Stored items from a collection
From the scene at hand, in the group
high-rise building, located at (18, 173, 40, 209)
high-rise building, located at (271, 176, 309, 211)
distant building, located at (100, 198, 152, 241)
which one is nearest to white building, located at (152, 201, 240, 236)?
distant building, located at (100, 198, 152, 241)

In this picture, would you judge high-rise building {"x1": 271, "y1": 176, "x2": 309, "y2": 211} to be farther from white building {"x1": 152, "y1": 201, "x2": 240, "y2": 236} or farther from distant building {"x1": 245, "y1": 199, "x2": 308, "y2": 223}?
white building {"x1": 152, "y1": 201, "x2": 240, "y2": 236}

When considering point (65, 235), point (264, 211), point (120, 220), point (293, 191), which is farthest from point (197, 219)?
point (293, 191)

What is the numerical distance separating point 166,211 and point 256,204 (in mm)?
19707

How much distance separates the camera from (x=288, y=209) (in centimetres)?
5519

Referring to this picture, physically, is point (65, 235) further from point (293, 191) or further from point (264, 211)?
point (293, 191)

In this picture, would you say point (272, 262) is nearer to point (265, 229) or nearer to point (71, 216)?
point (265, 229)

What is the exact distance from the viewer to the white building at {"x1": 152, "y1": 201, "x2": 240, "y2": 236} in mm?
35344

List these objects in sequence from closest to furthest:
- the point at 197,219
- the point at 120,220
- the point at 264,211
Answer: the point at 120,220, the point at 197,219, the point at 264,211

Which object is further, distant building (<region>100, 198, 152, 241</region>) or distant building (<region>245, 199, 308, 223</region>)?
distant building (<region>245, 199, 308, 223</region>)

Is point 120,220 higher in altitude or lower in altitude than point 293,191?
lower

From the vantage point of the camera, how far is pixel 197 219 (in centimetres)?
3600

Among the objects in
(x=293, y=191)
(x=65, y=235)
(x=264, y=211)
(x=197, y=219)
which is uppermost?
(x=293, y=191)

■ **THE EXERCISE**
Output, word for word, everything from the start of the rows down to the line containing "which one is", including that line.

■ **EXERCISE OUTPUT**
From the scene at hand, in the group
high-rise building, located at (18, 173, 40, 209)
high-rise building, located at (271, 176, 309, 211)
distant building, located at (100, 198, 152, 241)
which one is nearest to white building, located at (152, 201, 240, 236)?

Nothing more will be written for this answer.